**EXERCISE TASK A:**
Answer these about the Memorial Album text, one line each:
(i) Who was the head of Duke Records?
(ii) What instrument did Ace play on "Anymore"?
(iii) Which newspaper's 1988 review said Ace "exhibited a youthful earnestness and desire"?
**EXERCISE TASK B:** Rewrite the Memorial Album text from "Johnny Ace chronology" to "R&B LP records.", putting "American singer" in place of "American musician".
**EXERCISE TASK C:** Carry on the Memorial Album text from its last sentence.

**DOCUMENT EXCERPT:**
Compilation album by Johnny Ace
- Released: 1957
- Recorded: 1952–1954
- Genre: R&B, blues
- Label: Duke

Johnny Ace chronology
|  | Memorial Album (1957) | Johnny Ace: Pledging My Love (1986) |

= Memorial Album (Johnny Ace album) =

Memorial Album is a compilation album by the American musician Johnny Ace, released in 1957 and again in 1961. A shorter version, Memorial Album for Johnny Ace, was released in 1955 and is considered one of the first R&B LP records.

==Background==
The songs were recorded between 1952 and 1954. Don Robey, the head of Duke Records, was inspired in part to release the album due to the commercial fortunes of Hank Williams's music after the country singer's death. Many of the songs were referred to as "heart ballads" by the music publications of the early 1950s, although Ace often recorded jump blues as B-sides. "My Song", which was inspired by Ruth Brown's "So Long", was Ace's first number one Rhythm & Blues Records single. "I'm Crazy Baby" was the last song cut at Ace's final studio session; he played piano on the track and was backed by the Johnny Board Band. "Pledging My Love", on which Ace was backed by the Johnny Otis Orchestra, was released after Ace's death and also went to number one, in part due to the ambiguous circumstances of Ace's death. "Anymore", on which Ace played vibraphone, was his final hit single.

==Critical reception==

In 1984, The Buffalo News opined that "one is impressed by the singer's engaging ability with both ballads and uptempo blues." In 1988, the Los Angeles Times concluded, "While he still seemed to be searching for his style (the singing here ranges from a gruff blues shading to almost straightforward pop), Ace exhibited a youthful earnestness and desire that perfectly tailored him for the emerging teen rock crowd."

The Grove Press Guide to the Blues on CD noted that Ace "used his slightly unsteady baritone to intone sad blues ballads". The Rolling Stone Album Guide stated that Ace "didn't have great range, and sometimes he wobbled slightly off-key, but [he] did have presence and personality."

**INFORMATION GIVEN:**
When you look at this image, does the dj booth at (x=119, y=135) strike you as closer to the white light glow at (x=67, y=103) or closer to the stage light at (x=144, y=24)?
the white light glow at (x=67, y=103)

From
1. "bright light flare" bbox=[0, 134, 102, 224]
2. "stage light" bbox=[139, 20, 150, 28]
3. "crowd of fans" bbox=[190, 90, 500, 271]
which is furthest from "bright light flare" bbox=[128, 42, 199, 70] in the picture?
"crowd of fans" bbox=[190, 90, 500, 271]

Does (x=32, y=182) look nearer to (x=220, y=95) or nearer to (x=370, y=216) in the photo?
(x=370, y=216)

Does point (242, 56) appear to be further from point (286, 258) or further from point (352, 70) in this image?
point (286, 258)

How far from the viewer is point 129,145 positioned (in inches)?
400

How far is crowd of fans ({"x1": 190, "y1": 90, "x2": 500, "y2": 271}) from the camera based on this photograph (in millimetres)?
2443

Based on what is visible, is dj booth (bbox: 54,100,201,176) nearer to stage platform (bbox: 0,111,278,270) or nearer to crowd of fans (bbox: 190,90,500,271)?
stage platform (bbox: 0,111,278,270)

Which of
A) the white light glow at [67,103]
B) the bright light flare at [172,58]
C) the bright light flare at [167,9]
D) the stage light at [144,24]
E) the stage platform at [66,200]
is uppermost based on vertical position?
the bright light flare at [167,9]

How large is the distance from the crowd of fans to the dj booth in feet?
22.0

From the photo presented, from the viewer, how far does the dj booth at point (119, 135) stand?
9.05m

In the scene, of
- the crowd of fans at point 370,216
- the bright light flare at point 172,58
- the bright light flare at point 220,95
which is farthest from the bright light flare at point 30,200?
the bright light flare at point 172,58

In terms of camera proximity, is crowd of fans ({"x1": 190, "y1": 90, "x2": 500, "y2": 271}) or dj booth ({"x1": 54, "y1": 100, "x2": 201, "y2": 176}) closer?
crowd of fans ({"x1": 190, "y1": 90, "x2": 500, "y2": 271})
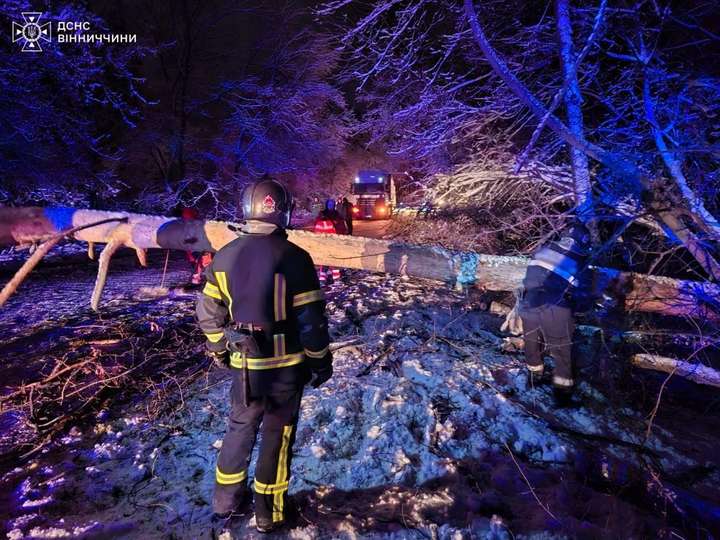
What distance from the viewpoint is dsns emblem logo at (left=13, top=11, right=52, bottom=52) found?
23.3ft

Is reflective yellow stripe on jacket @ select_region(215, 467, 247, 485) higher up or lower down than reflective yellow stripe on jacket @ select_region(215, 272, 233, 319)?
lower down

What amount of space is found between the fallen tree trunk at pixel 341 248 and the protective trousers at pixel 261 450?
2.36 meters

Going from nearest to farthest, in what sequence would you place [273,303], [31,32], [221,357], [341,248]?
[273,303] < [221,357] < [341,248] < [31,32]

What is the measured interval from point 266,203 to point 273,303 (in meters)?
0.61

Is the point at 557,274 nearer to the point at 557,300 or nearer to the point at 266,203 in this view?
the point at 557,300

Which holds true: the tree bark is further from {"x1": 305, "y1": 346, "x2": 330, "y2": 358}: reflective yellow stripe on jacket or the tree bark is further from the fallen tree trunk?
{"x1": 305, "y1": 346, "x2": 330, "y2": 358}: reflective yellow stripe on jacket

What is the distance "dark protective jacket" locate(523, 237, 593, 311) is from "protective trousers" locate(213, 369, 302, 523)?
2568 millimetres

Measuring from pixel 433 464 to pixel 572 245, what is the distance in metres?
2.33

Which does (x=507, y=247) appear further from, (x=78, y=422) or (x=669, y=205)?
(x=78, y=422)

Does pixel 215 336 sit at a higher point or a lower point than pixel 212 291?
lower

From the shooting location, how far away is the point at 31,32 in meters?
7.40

* * *

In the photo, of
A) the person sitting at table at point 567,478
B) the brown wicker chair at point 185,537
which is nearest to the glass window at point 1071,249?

**EXERCISE OUTPUT A:**
(i) Don Robey
(ii) Vibraphone
(iii) The Los Angeles Times

**EXERCISE OUTPUT B:**
Johnny Ace chronology
|  | Memorial Album (1957) | Johnny Ace: Pledging My Love (1986) |

= Memorial Album (Johnny Ace album) =

Memorial Album is a compilation album by the American singer Johnny Ace, released in 1957 and again in 1961. A shorter version, Memorial Album for Johnny Ace, was released in 1955 and is considered one of the first R&B LP records.

**EXERCISE OUTPUT C:**
Professional ratings
Review scores
| Source | Rating |
| All Music Guide to the Blues | Star |
| The Encyclopedia of Popular Music | Star |
| The Grove Press Guide to the Blues on CD | Star Half star |
| Los Angeles Times | Star Half star |
| MusicHound Rock: The Essential Album Guide | Star |
| The Rolling Stone Album Guide | Star |

==Influence==
"Pledging My Love" was the most popular R&B song of 1955; it led in sales and in radio and jukebox plays. It is heard on the soundtrack to Martin Scorsese's Mean Streets. In Mystery Train, Greil Marcus referred to it as "the first posthumous rock 'n' roll hit".

Memorial Album remained in print for decades, and was eventually acquired by MCA Records.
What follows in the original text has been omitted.